TEXT SHOWN:

Since that time, Springfield Armory has continued to make M1A rifles and a slew of variants. They’ve also gotten very serious about the personal defense market, starting with a mid-1980s move into the 1911 pistol space. By 1989, they’d become proficient enough at building handguns that they won the prestigious FBI SWAT and HRT contracts. From that point, the company catapulted into the civilian self-defense market, starting with the 2001 birth of the XD family revolution.
With a couple of decades of emphasis on building defensive guns for everyday citizens, one thing was still missing: entry into the crowded AR-15 market. Now that gap in the product line is filled. The SAINT is Springfield Armory’s foray into the defensive carbine world. While it’s perfectly at home on competition or plinking ranges, it’s designed for those who want a serious defensive tool. Before release, I spent a couple of days in the desert outside of Las Vegas running a pair of SAINTs through their paces. Here’s what I learned about the SAINT.

DATA PROVIDED:
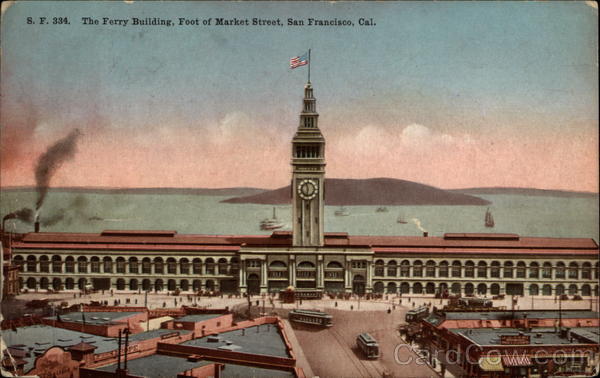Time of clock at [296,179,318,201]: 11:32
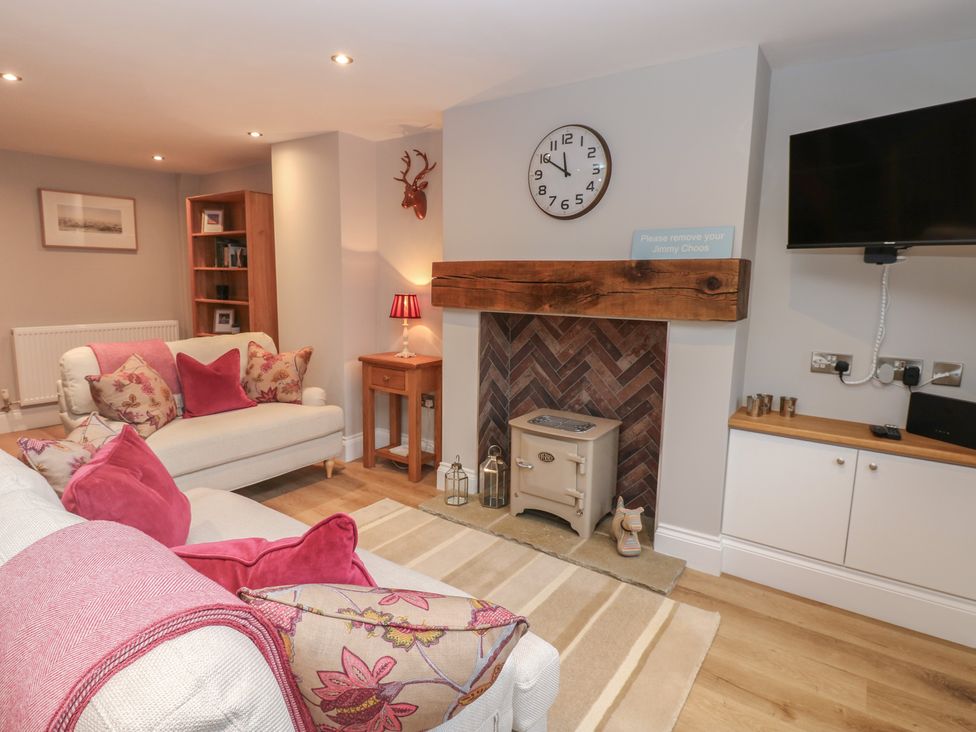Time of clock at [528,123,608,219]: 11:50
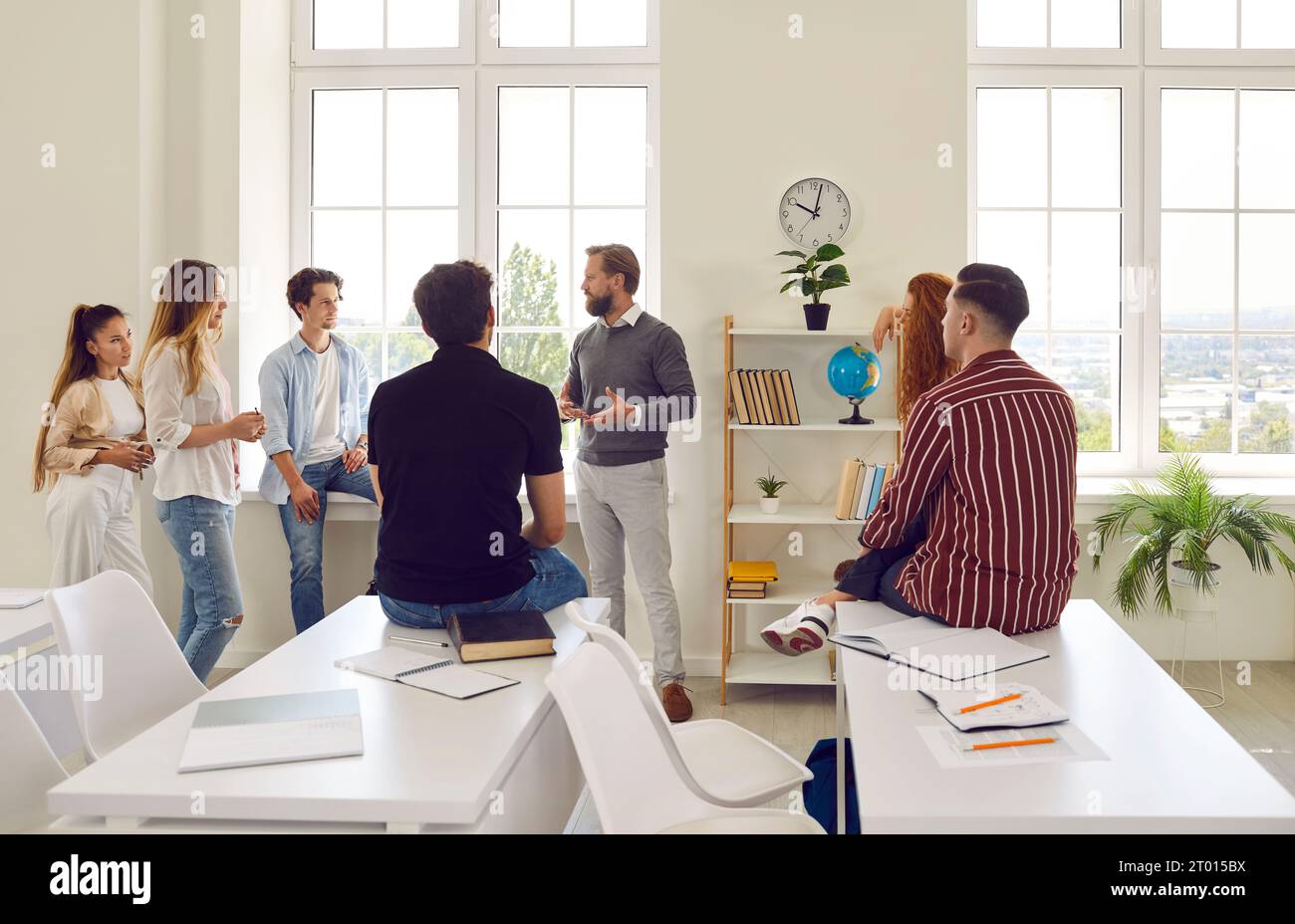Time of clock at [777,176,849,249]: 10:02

AIM: From the Springfield Armory text, copy the part that begins at the words "With a couple" and stops after "about the SAINT.", substituting "mountains" for "desert".

EXERCISE OUTPUT:
With a couple of decades of emphasis on building defensive guns for everyday citizens, one thing was still missing: entry into the crowded AR-15 market. Now that gap in the product line is filled. The SAINT is Springfield Armory’s foray into the defensive carbine world. While it’s perfectly at home on competition or plinking ranges, it’s designed for those who want a serious defensive tool. Before release, I spent a couple of days in the mountains outside of Las Vegas running a pair of SAINTs through their paces. Here’s what I learned about the SAINT.